How AAV Achieves Cell Targeting
The ability of AAV to target specific cells is determined by its outer protein shell, known as the capsid. This capsid is composed of viral proteins that assemble to form its structure. Specific protein regions on the capsid surface interact with receptor molecules located on the surface of target cells. This binding interaction is the first step in the virus’s entry into a cell.
Different AAV serotypes bind to various cellular receptors, often cell surface glycans. Following this attachment, additional co-receptors facilitate the virus’s entry into the cell through a process called endocytosis [1, 2, 3, 5 (ResearchGate)]. Once inside the cell, the virus travels to the nucleus, where its genetic material is released and expressed [3, 5 (ResearchGate)].
Engineering AAV for Targeted Therapies
Scientists manipulate AAV tropism to enhance its therapeutic use and overcome limitations of natural serotypes [1 (ASGCT), 5 (AAVnerGene)]. Capsid engineering involves modifying the proteins that make up the AAV capsid, particularly within regions responsible for tropism and immune recognition [4 (Expanding Patient Access), 5 (AAVnerGene)]. These modifications alter the virus’s interaction with cellular receptors.

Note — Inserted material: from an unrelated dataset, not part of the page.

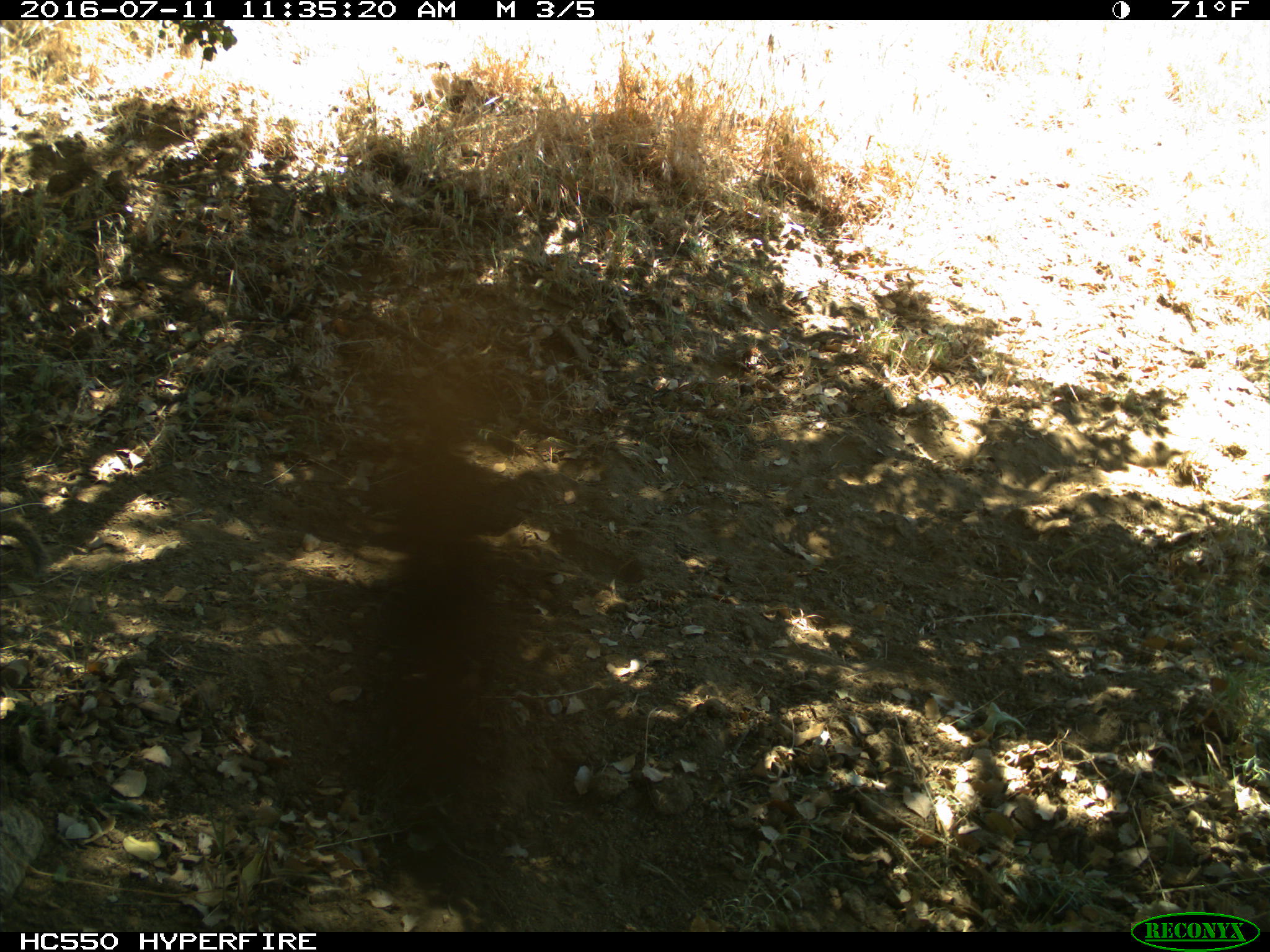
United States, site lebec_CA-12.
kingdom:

Directed evolution is another method, where large libraries of AAV variants are generated and selected for desired properties, such as enhanced targeting or reduced off-target effects [2 (Synthetic AAV Capsids), 3 (Optimizing AAV Capsids)]. This approach involves various molecular techniques. Rational design leverages structural and functional insights, allowing strategic modifications to improve tissue specificity and reduce immune system recognition [5 (AAVnerGene)]. The goal of these engineering efforts is to achieve more precise delivery, minimize unintended effects on healthy tissues, and potentially bypass pre-existing immunity in patients [4 (Expanding Patient Access)].

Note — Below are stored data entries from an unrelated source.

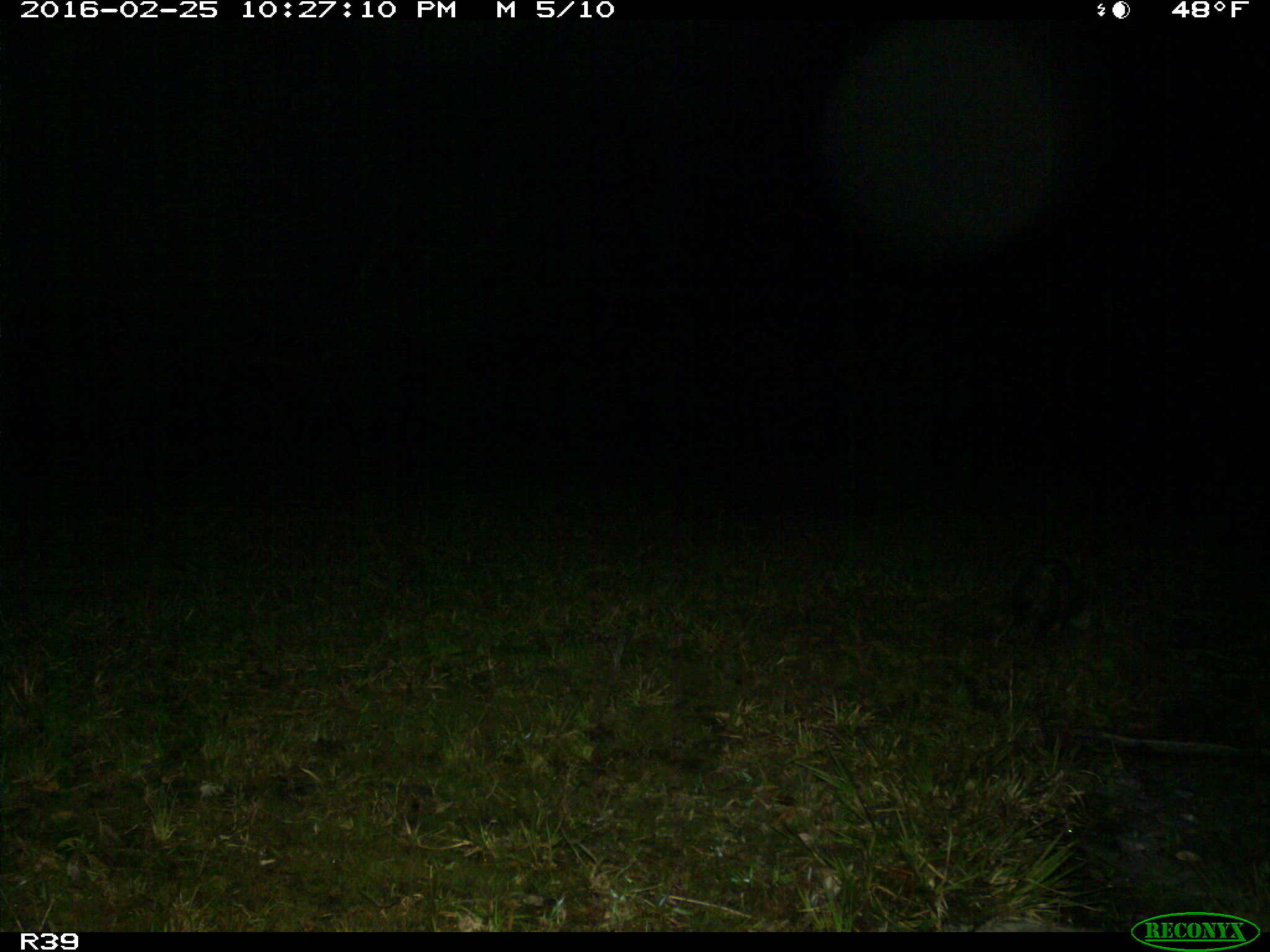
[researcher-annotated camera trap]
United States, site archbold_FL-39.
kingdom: Animalia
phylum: Chordata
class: Mammalia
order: Didelphimorphia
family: Didelphidae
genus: Didelphis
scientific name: Didelphis virginiana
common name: virginia opossum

AAV Tropism in Medical Applications
The inherent or engineered tropism of AAV is leveraged in various gene therapy applications for precise delivery of therapeutic genes. For instance, AAV2 has natural tropism towards retinal cells, neurons, and skeletal muscles. This tropism makes it a suitable vector for treating inherited retinal diseases, exemplified by Luxturna, an AAV2-based therapy approved for inherited blindness [4 (Characteristics)].

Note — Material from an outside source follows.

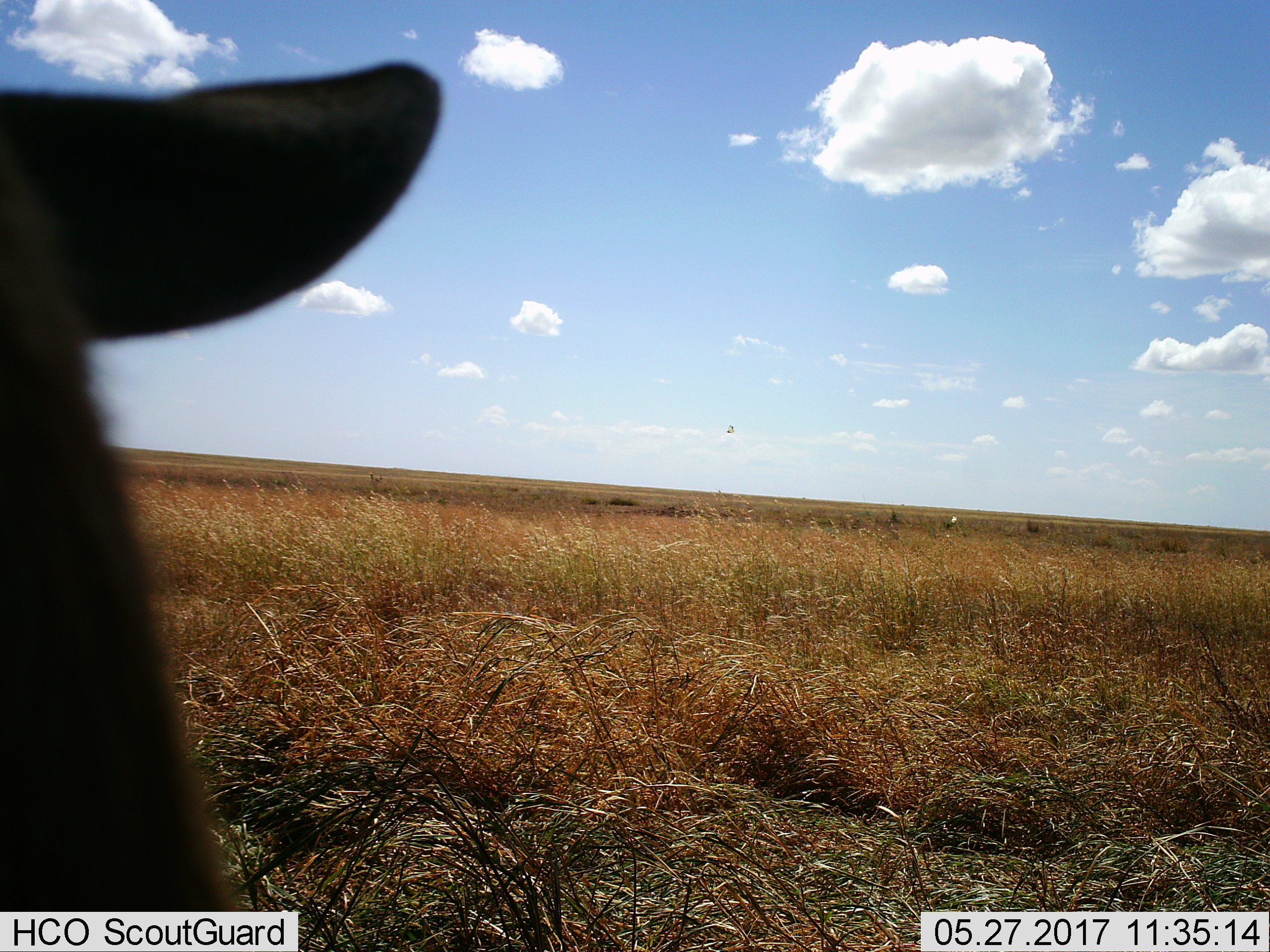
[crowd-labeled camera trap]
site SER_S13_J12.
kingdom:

AAV9 demonstrates an ability to cross the blood-brain barrier, making it valuable for delivering genes to the central nervous system [1 (Various AAV Serotypes), 4 (Characteristics)]. Zolgensma, an AAV9-based therapy, is used to treat spinal muscular atrophy by delivering a functional gene to motor neurons in the spinal cord [1 (Various AAV Serotypes), 3 (Various AAV Serotypes)]. Additionally, AAV5 is utilized for liver-directed therapies, such as Hemgenix and Roctavian, which treat hemophilia B and A by delivering genes for clotting factors to hepatocytes [1 (Various AAV Serotypes), 3 (Various AAV Serotypes)]. These examples highlight how tailored AAV tropism enables the delivery of therapeutic genes to the intended cells for specific conditions.